**WHAT YOU WILL DO:**
As you reproduce every line below, keep it exactly as written and leave out the images.

**PROVIDED MATERIAL:**
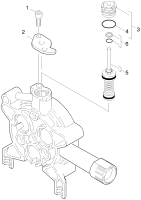 KÄRCHER Professional Ersatzteile Hochdruckreiniger Heisswasser HDS 450 CI-MS EU 1.289-109.0 Ueberstroemer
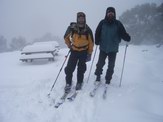 mid-summer skiing on Mt Baw Baw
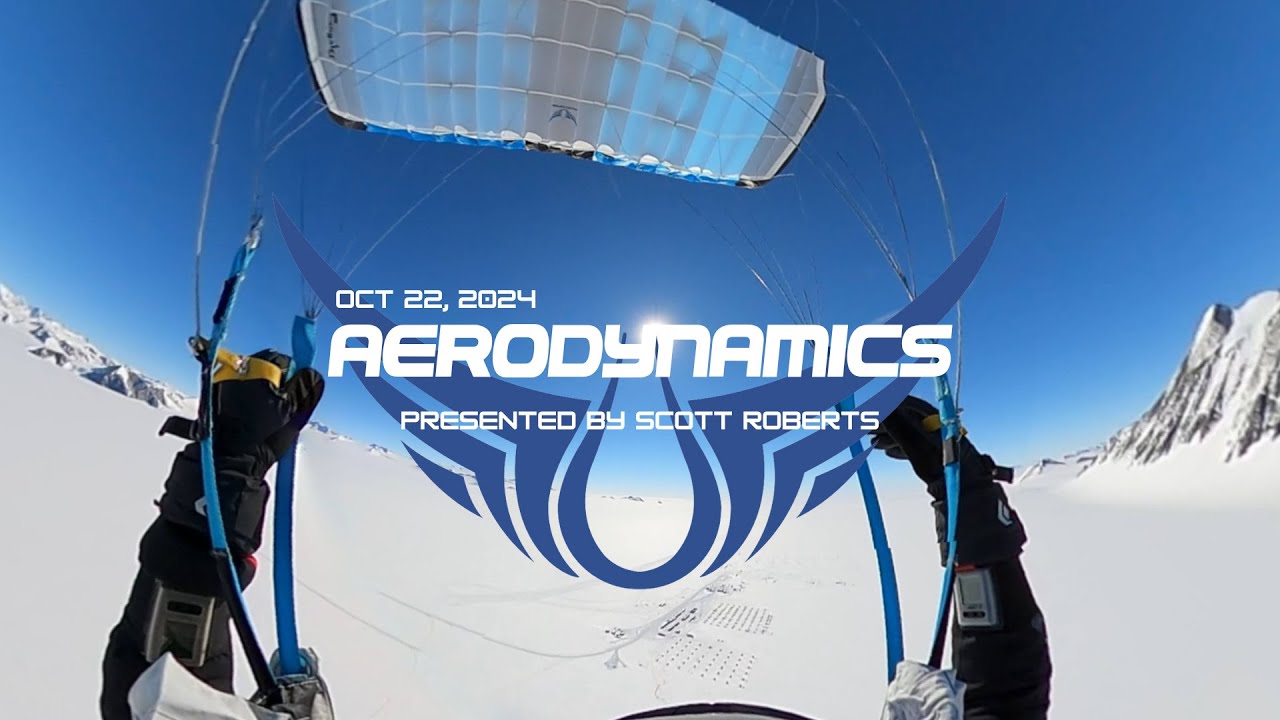 INTRO TO AERODYNAMICS WITH SCOTT ROBERTS
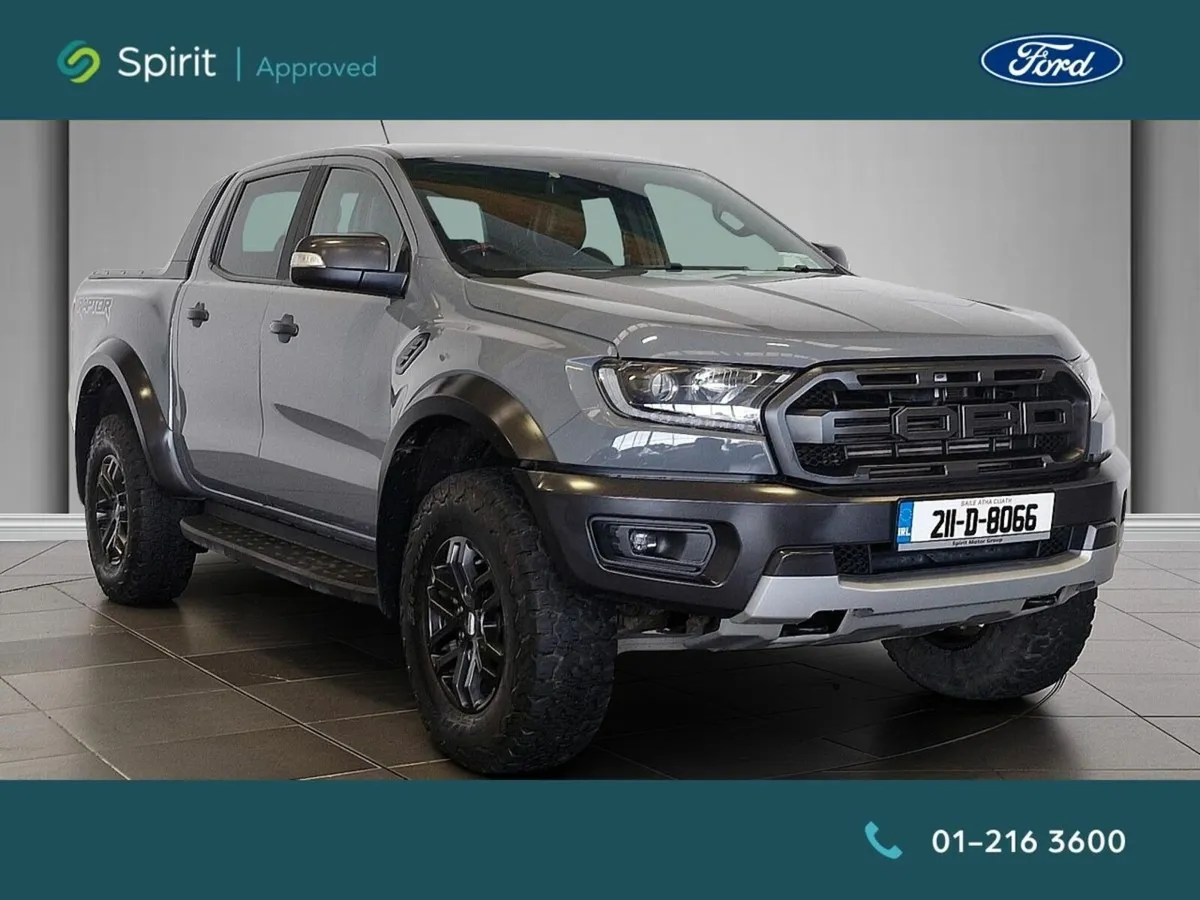 Ford Ranger RAPTOR 2.0 AUTO**CALL ALLEN ON 01-2163 - Image 1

**SOLUTION TO THE EXERCISE:**
 KÄRCHER Professional Ersatzteile Hochdruckreiniger Heisswasser HDS 450 CI-MS EU 1.289-109.0 Ueberstroemer
 mid-summer skiing on Mt Baw Baw
 INTRO TO AERODYNAMICS WITH SCOTT ROBERTS
 Ford Ranger RAPTOR 2.0 AUTO**CALL ALLEN ON 01-2163 - Image 1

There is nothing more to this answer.